There is a potentially dangerous piece of legislation to strengthen the Consumer Product Safety Commission (CPSC) which could see action in the Senate before the Easter recess. S. 2663, "a bill to reform the Consumer Product Safety Commission to provide greater protection for children's products, to improve the screening of noncompliant consumer products, to improve the effectiveness of consumer product recall programs, and for other purposes," has strong support among so-called public advocates because of recent scares over lead-based toys from China and a host of other problems with imported goods and food.
The bill would strengthen federal whistleblower protections. It would fine employers who take action against an employee who reported what that employee believed was a violation of CPSC laws or regulations. Of course, there can be abuses, but I long have been an advocate of whistleblower protections, as I believe most employees who report alleged violations mean well and have been helpful.
Beyond that one potentially beneficial provision, the bill is fatally flawed. The business community strongly opposes the bill for many valid reasons. The bill would create a government-sponsored website which would allow people anonymously to smear companies. This goes along with the left's view that all for-profit enterprises are evil. This places the imprimatur of the Federal Government upon frivolous complaints. Right now consumer groups must post their complaints on their own websites. Under the proposed changes they would be able to secure government help when often there would be no need for help.

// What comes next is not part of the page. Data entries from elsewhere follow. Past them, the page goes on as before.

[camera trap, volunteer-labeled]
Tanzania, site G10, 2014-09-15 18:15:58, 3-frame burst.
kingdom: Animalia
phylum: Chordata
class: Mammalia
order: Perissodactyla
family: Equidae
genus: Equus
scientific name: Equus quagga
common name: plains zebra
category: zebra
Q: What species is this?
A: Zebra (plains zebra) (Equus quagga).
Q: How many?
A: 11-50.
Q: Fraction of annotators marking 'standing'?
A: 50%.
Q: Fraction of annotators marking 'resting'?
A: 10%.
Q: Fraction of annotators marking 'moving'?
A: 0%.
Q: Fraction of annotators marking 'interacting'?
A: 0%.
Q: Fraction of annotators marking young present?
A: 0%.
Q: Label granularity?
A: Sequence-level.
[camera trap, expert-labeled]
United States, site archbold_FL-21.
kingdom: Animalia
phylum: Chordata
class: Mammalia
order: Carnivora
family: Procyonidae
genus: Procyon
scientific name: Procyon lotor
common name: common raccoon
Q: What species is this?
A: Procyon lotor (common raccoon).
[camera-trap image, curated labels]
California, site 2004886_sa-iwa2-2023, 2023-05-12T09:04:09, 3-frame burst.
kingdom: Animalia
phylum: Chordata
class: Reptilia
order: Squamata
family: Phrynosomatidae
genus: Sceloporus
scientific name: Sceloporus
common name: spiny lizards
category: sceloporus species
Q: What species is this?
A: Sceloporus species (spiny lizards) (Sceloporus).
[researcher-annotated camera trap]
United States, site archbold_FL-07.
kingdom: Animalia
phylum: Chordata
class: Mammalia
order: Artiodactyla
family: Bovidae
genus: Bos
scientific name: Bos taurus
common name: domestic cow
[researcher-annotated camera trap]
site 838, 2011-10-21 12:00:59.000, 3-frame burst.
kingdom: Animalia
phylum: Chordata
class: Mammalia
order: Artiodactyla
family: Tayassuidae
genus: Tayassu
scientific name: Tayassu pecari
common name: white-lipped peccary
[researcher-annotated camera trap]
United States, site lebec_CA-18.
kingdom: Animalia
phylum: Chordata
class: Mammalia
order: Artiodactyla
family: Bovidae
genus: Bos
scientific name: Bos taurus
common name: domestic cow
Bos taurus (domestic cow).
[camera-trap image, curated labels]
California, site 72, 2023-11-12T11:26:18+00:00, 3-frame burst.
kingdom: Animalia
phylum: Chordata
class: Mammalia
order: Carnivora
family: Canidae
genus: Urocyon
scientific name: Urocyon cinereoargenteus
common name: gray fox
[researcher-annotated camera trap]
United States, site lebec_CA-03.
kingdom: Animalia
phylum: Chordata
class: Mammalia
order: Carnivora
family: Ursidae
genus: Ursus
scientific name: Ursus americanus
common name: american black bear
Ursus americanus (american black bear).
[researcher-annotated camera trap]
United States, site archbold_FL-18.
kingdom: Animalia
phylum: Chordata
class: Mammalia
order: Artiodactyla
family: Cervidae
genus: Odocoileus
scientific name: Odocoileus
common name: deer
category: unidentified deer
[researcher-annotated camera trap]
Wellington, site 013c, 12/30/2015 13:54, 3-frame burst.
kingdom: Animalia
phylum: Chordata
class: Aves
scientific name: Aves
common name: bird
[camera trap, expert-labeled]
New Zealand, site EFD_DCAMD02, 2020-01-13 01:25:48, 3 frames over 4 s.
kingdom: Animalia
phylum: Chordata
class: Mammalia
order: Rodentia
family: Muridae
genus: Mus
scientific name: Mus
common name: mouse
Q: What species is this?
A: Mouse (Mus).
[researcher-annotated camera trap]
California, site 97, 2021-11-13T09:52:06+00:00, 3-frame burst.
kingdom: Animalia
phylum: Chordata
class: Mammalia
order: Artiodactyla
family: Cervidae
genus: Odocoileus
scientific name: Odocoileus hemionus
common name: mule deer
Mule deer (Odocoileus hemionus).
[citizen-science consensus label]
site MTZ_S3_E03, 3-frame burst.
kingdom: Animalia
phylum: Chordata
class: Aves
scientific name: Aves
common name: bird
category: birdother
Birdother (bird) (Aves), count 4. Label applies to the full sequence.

The measure would create a new tool for State Attorneys General antagonistic toward business to harass companies. Currently a business only has to comply with one set of laws and regulations, that of CPSC. This law would allow each state the opportunity to set up its own consumer product regulations. Potentially a company could be forced to comply with fifty different sets of rules and regulations. It could be a bureaucratic nightmare.The bill would undermine any co-operative relationship between a business and CPSC. Right now information given to CPSC is checked for fairness and accuracy. Under the bill all information received would have to be posted on CPSC website with-in fifteen days. This would eliminate thousands, even tens of thousands, of complaints CPSC receives every day as a means of fulfilling its responsibilities.
One of the most glaring problems is that the bill massively would increase fines, threatening small businesses for no good reason - maximum civil penalties more than ten-fold and individual violation penalties more than fifty-fold. The threat of a $250,000 fine simply would cause many small businesses to declare bankruptcy, thus ruining their credit and their livelihood. For example, if they had violations of more than fifty toys they would be fined $250,000 and retailers would declare bankruptcy.
I could go on and on, as there are many additional onerous provisions of this legislation, including a 100% increase in the CPSC budget, but you get the picture. It is currently under consideration by the Senate and no doubt Senate Majority Leader Harry M. Reid (D-NV) is anxious to take it up. The longer it remains on the calendar the more people will hear about this terrible bill. If its provisions were known widely it most likely would be defeated, the toy scare notwithstanding. Only now is word reaching small businesses about the potentially devastating nature of this bill. So if Reid can hurry up and seek its passage before the next recess he may have a strong chance to get it through. The longer he waits the worse off proponents of this bill will fare.